The accompanying music video, directed by Mathias Julien and filmed at Filmhuset in Stockholm in November 1993, was nominated at the 1994 Billboard Music Video Awards. Its opening shot — a close framing of Linn Berggren’s face emerging from darkness — was a deliberate homage to Anton Corbijn’s video for Depeche Mode’s “Enjoy the Silence” from 1990, and the visual language of cool European synth-pop is what carried the song into MTV’s heavy rotation through the spring and summer of 1994. The video has now passed 157 million views on YouTube. The song’s 96.7 bpm groove and its chorus splitting between two voices were features that the Cheiron production team — Denniz Pop, Douglas Carr, and the rising staff producer Martin Sandberg, soon to be known as Max Martin — would carry forward as the template for the next ten years of Swedish pop export. The DNA that runs through everything from Britney Spears’ “…Baby One More Time” to The Weeknd’s “Blinding Lights” traces back to the Cheiron sessions of 1993, and “The Sign” is the record where the formula first cleared American radio at scale.

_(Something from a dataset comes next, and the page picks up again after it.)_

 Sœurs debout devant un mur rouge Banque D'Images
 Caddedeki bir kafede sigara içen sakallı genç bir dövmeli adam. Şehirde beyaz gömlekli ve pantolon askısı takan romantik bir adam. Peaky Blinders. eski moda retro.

The catalogue around “The Sign” stayed busy for the rest of the decade. The album The Sign sold more than 21 million copies worldwide and remained in the Billboard 200 for 102 weeks. The band’s follow-up, 1995’s The Bridge, went platinum but never approached the debut’s reach. Linn Berggren stepped back from touring in 1998 and left the group in 2007; Jenny Berggren departed in 2009. Jonas Berggren and Ulf Ekberg have continued as Ace of Base since, with two new vocalists for 2010’s The Golden Ratio and as a duo thereafter. In 2023, Billboard ranked “The Sign” at number 223 on its list of the 500 Best Pop Songs of All Time, describing the record as a song sitting between Europop, techno, and reggae-pop, and a quintessential staple of 1990s playlists. The misheard demo, the duet built from a solo line, the song held back for the next album — all of it ended up as the biggest pop record of 1994.